Besucherzentrum Schloss Heidelberg

Sichtmauerwerk aus gespaltenen Sandsteinblöcken

Das Heidelberger Schloss zählt zu den bekanntesten Bauwerken in Deutschland. Erbaut in der Renaissancezeit, wurde es seit dem Dreißigjährigen Krieg mehrfach teilweise zerstört, bis es im 18. Jahrhundert vollständig aufgegeben wurde. Heute besichtigen über eine Million Besucher jährlich die aufwendig konservierte Ruine oberhalb der Stadt.

Die tiefen Laibungen und großformatigen Fensterflächen nehmen Bezug auf die Nachbargebäude
Sichtmauerwerk aus Neckartäler Sandstein als Interpretation der historischen Stützmauer
Blick durch den Eingang auf Elisabethentor und Stückgarten

Mit dem Besucherzentrum von Max Dudler entstand erstmals seit 400 Jahren ein Neubau auf dem Schlossgelände. Das monolithisch wirkende Gebäude befindet sich außerhalb des alten Wehrrings am Eingangsportal zwi­schen dem kleinen Gar­ten­haus und der unter Fried­rich V. er­rich­te­ten Sattel­kam­mer. Es ist mit dem gleichen Sandstein verkleidet, der sich überall auf dem Schlossgelände sowie in der Umgebung findet. Sein trapezförmiger Grundriss vermittelt zwischen den unterschiedlichen Gebäudetiefen der beiden angrenzenden Bauten. Zudem verspringt die Attika des ein- bis zweigeschossigen Flachdachbaus mehrmals und nimmt dabei die Traufhöhen der Nachbargebäude auf.
 
Die über zwei Meter tiefen Laibungen der Fenster wiederholen die Formensprache der angrenzenden Sattelkammer mit den ebenfalls tief eingeschnittenen, großformatigen Öffnungen. Gegenüberliegende Fenster in der Nord- und Südfassade des Besucherzentrums erlauben den Blick durch das Gebäude hindurch auf die historische Sützmauer. Die Außenwände sind jedoch nicht ganz so massiv wie sie erscheinen, denn sie nehmen in ihrem Inneren Nebenräume und Treppen auf. Dadurch bleibt der Raum dazwischen frei für Wartebereich und Shop mit Kasse. Einbuchtungen in den Wänden bieten Platz für Vitrinen, Regale und Sitzgelegenheiten u.a. für die Gruppen, die auf eine Führung warten. Daneben beherbergt das Gebäude einen Konferenzraum, Sozialräume und die unverzichtbaren Toiletten.

§ **AUFGABEN**
1. Beantworte anhand des Textes zum Besucherzentrum diese Fragen:
(a) Wie viele Besucher besichtigen die Schlossruine jährlich?
(b) Von wem stammt das Besucherzentrum?
(c) Wie tief sind die Laibungen der Fenster?
2. Nenne alles, wofür laut dem Text zum Besucherzentrum die Einbuchtungen in den Wänden Platz bieten.
3. Gib den Abschnitt aus dem Text zum Besucherzentrum wortgetreu wieder, beginnend bei „Mit dem Besucherzentrum“ und endend bei „der Nachbargebäude auf.“.

§ **AUSGANGSMATERIAL**
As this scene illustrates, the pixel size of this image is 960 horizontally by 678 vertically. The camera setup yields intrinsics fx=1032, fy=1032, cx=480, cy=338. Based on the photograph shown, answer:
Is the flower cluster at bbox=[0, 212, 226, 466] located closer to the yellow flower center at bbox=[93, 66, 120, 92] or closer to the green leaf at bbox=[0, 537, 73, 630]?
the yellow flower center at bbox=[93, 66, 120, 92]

§ **ANTWORTEN**
1.
(a) Über eine Million Besucher
(b) Von Max Dudler
(c) Über zwei Meter tief

2. Vitrinen, Regale, Sitzgelegenheiten

3.
Mit dem Besucherzentrum von Max Dudler entstand erstmals seit 400 Jahren ein Neubau auf dem Schlossgelände. Das monolithisch wirkende Gebäude befindet sich außerhalb des alten Wehrrings am Eingangsportal zwi­schen dem kleinen Gar­ten­haus und der unter Fried­rich V. er­rich­te­ten Sattel­kam­mer. Es ist mit dem gleichen Sandstein verkleidet, der sich überall auf dem Schlossgelände sowie in der Umgebung findet. Sein trapezförmiger Grundriss vermittelt zwischen den unterschiedlichen Gebäudetiefen der beiden angrenzenden Bauten. Zudem verspringt die Attika des ein- bis zweigeschossigen Flachdachbaus mehrmals und nimmt dabei die Traufhöhen der Nachbargebäude auf.